Вышли и мы с Анютой в коридор, будто бы проверить работу замка, а самим больше
было интересно посмотреть, кто там так кричит. Но только мы вышли, как крикуны
сразу смылись.
Мы стояли втроём возле дверей нашей каюты, когда мимо нас по коридору проходил Коряга. Увидев нашу маленькую  тёплую компанию, он так странно на всех посмотрел
и многозначительно произнёс:

- Так. Всё ясно.

- Что тебе ясно? - вскинулся было Анзор, уже готовый и на конфликт, если что.

- Ясно, что когда тебе плохо, ты ищешь женщину.
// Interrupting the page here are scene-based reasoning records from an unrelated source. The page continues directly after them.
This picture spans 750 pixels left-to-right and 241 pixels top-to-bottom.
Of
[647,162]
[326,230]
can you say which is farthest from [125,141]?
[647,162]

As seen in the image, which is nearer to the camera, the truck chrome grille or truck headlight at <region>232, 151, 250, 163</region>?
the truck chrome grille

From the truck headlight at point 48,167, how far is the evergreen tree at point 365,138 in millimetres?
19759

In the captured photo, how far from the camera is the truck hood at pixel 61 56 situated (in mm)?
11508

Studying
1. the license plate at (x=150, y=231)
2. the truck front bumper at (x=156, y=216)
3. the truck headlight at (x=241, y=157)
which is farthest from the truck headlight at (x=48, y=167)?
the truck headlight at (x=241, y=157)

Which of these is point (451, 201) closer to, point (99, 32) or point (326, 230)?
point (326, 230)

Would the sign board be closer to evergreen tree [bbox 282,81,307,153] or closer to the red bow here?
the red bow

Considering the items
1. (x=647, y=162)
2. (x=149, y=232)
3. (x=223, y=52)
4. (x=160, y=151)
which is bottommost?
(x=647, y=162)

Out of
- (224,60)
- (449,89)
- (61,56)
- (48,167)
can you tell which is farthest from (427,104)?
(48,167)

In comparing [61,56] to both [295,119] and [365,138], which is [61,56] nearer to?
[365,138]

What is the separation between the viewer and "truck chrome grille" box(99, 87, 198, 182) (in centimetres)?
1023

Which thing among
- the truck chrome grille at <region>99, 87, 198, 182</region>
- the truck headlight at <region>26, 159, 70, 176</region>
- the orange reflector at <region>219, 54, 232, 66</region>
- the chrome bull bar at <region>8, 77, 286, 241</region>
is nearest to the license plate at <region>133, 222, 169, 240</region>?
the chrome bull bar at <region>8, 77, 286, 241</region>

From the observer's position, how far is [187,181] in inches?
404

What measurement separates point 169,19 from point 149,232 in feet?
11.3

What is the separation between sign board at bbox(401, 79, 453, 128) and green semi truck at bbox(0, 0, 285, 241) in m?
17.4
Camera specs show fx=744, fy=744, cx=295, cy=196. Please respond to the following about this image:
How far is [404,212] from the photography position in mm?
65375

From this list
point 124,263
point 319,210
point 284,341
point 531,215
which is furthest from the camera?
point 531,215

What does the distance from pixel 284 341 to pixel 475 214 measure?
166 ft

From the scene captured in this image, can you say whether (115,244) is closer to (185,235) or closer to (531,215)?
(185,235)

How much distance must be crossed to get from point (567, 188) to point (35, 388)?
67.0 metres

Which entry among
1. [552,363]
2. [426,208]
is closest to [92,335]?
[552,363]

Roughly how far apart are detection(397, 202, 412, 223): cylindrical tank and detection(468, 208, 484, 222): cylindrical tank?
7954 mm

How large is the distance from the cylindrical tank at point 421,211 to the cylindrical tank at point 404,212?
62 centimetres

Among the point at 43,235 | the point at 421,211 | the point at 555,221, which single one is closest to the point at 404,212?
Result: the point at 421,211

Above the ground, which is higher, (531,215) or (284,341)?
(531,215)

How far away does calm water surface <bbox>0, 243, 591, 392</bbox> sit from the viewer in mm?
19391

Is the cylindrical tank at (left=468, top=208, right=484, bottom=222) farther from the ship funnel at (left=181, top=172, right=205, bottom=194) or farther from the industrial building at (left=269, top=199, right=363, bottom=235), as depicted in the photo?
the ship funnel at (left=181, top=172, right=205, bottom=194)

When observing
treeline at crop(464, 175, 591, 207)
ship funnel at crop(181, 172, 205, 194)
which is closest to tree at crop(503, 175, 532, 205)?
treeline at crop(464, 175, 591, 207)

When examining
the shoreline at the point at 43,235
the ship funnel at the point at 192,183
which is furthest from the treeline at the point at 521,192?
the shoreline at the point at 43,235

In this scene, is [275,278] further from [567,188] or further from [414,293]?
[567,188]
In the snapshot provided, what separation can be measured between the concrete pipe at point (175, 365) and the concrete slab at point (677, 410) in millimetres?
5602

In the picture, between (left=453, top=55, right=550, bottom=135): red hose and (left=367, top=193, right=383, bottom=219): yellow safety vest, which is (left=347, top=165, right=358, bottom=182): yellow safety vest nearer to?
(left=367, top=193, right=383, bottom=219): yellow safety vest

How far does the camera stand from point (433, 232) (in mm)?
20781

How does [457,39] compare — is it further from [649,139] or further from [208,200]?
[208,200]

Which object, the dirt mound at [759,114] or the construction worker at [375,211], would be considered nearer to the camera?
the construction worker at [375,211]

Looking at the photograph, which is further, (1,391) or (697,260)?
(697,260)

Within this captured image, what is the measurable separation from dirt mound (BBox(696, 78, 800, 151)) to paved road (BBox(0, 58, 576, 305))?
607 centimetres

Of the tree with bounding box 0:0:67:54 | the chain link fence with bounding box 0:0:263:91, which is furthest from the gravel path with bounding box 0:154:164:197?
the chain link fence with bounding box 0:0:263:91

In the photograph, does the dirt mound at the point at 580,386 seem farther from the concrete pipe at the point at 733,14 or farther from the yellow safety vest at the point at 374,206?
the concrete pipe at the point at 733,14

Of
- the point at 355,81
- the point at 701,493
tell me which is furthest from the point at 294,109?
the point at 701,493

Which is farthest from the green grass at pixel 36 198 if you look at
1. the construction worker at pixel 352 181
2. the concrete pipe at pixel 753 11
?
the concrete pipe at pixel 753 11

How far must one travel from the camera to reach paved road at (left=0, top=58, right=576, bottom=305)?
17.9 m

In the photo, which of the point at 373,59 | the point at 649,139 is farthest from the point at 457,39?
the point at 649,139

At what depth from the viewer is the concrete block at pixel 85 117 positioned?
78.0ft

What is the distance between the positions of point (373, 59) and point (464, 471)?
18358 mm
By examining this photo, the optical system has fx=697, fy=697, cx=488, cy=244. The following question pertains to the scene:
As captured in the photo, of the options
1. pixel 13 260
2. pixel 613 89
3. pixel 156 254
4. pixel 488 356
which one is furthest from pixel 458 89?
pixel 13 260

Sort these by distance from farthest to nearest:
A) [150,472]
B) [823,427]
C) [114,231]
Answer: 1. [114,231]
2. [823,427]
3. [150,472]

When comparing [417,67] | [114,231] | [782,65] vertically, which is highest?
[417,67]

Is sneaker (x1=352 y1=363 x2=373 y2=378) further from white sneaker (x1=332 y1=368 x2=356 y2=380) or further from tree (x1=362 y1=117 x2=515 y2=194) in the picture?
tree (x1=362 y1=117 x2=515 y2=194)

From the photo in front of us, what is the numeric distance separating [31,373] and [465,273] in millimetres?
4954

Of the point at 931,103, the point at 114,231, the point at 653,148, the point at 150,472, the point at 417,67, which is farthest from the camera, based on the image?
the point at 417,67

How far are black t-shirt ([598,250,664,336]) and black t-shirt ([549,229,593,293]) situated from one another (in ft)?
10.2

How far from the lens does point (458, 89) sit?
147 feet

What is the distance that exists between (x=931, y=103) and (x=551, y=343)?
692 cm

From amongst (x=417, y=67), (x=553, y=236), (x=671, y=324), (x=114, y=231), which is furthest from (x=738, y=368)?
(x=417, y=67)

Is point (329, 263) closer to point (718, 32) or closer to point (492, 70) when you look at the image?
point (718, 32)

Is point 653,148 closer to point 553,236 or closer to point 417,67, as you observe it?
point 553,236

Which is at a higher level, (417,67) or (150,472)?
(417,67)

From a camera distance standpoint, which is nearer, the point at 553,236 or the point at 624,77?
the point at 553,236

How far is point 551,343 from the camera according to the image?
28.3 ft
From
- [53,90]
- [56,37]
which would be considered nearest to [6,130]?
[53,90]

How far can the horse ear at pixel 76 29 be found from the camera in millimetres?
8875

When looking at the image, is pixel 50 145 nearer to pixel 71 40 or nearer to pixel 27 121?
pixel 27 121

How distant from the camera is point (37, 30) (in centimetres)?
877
А когда хорошо - двух, -
насмешливо прищурившись, ответил ему Коряга и, посвистывая, пошагал дальше.

Замок уже был в полном порядке, но Анзор всё никак не хотел уходить от нас. Еле вытурили его в полдесятого.
Вышел из каюты и специально, чтобы в рыбцехе видели и слышали, распрощался:

- До свидания, девочки. Я пошёл. Ложитесь спать.


Вот и кончился понедельник, день тяжёлый. Что день грядущий нам готовит?
Наверное, тоже пройдёт также бестолково, как и сегодняшний, съеденный тупой обыденностью. Вместо роскоши общения - салонная нищета пустой болтовни и пустота душевная. Хорошо хоть ещё есть время перед сном немного почитать, пообщаться с книжными друзьями и их авторами. Когда они есть, то не так уж важно, какое тут окружение и какое с ними общение. Какое бы ни было...не страшно, если имеешь возможность читать книги, которые спасают от любого окружающего убожества. Чтение - самое лучшее общение. Океан общения. Бескрайний. Вне времени и пространства.

Да, о самом главном чуть не забыла: Анзор сказал, что у нас главный двигатель сломался. Стоим сейчас на якоре. Если не починят, то нас на буксир - и домой.